- **Exercise directions**:
State how many lines of the material below contain the word "horse". Case counts, and the answer should be the number alone.

- **Data for this task**:
● ● ● ● ●

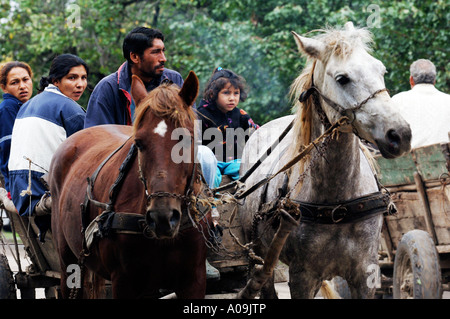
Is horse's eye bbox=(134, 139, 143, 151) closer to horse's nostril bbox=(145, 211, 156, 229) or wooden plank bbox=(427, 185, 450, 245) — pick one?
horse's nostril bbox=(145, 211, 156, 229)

● ● ● ● ●

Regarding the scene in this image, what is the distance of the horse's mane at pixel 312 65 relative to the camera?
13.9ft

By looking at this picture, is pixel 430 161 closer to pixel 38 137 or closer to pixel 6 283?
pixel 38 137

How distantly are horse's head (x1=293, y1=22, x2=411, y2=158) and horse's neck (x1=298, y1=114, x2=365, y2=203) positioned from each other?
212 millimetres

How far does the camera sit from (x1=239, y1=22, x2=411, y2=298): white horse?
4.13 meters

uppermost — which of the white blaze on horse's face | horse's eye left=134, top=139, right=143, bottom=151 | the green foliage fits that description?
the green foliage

● ● ● ● ●

- **Response to the exercise**:
6